Fawcett’s biographical details not only enliven his book, but help us understand better the popularity of some of Fawcett’s “liberals.” We learn, for example, that economist Milton Friedman had a TV show on public television (actually a 10-part 1980 series) and, for 18 years, a Newsweek column. Biographical information also helps flesh out a thinker’s abstract ideas, grounding them in concrete reality. It is certainly relevant, for example, to know whether or not a person’s professed liberalism was adhered to or violated in his or her personal life.

After Fawcett informs us that the influential John Rawls—16 pages are devoted to him and his critics—was “universally admired, even loved,” that “colleagues remember his kindness and wry humor,” and that he thought the atomic bombing of Japan was immoral, we have a more rounded picture of the man whose A Theory of Justice (1971) influenced so many liberals, including a young Barack Obama.

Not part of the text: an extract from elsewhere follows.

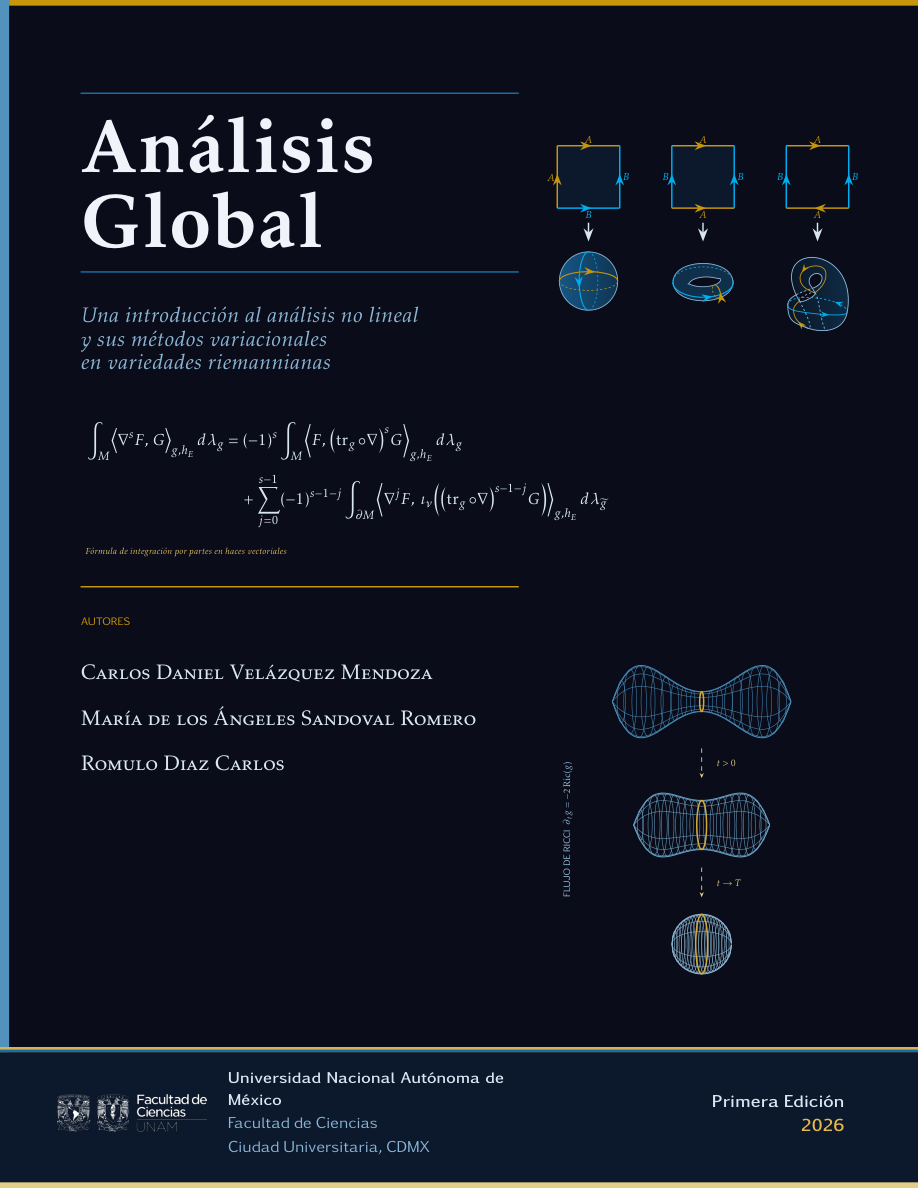 Preliminary cover of the book manuscript Análisis global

Fawcett also provides numerous colorful details and quotes. On Rawls’ honeymoon, he and wife “found time to index a commentary on Nietzsche.” After describing President Lyndon Johnson’s many liberal accomplishments and his personality—“he had to be the center of attention and dominate every encounter, whether that took charm, bullying, profanity, crudity, cornering, lapel grabbing, elbow pawing, or shin kicking” —Fawcett quotes him on former Democratic presidential contender Adlai Stephenson: “a nice man with too much lace on his drawers.”

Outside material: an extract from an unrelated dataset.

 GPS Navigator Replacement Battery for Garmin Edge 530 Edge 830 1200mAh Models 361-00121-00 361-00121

Reviewers often criticize, fairly and unfairly, books for what they do not include. So here is my brief list of some items I would have liked to have seen given more space.

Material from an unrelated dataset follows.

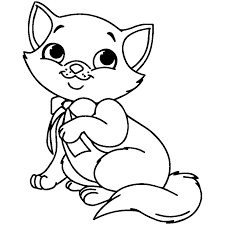 Cara menggambar dan mewarnai makeup glitter rainbow makeup tools coloring and drawing. Mewarnai Gambar Hewan Kucing Cantik Gambar Hewan Hewan Gambar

●  In treating the important thinker Isaiah Berlin, mention that he greatly admired Franklin Roosevelt and, according to a friend, was passionately against Thatcherism.

● How liberals address environmental concerns. This is certainly one of today’s greatest problems, but there is almost no mention of it except occasional references such as “a counterliberal left lived on [in France] in . . . radical Greens.”

● More treatment of liberals’ reaction to consumerism, globalization, foreign affairs, and war.

● Some consideration of how non-Western thinkers and politicians regard liberalism.

Despite this criticism, however, Liberalism is an important and worthwhile book. The writer Wendell Berry once wrote about fellow writer Edward Abbey: “For me, part of the experience of reading him has always been, at certain points, that of arguing with him.” One does not have to agree with all the points of an author to benefit from his/her book. Although I may not include Reagan and Thatcher in my list of liberals, Fawcett is right to insist that liberalism remains important even if we limit it to recognizing perennial conflict within society, distrust of power, faith in human progress, and respect for people. He realizes that the conflict of ideas and interests, as well as respect for others, necessitates tolerance and compromise. For some liberals, as he acknowledges, this may not be enough. We know, for example, that they may (or may not) also burn with a passion for justice, helping the poor, or a hatred of war. But such virtues as tolerance remain vitally important. Horrors like the Holocaust and more recent reminders like the HBO documentary Hunted: The War Against Gays in Russia should never let us forget this.

In his final paragraph Fawcett refers to Chekhov, which reminds one of how he disliked being labeled, as he said, by those “determined to regard me either as a liberal or as a conservative.” In the end, it remains less important how we label ourselves than how humanely we behave toward others, individually and collectively. This was true in the era of the great Russian writer and humanist, and it remains so today.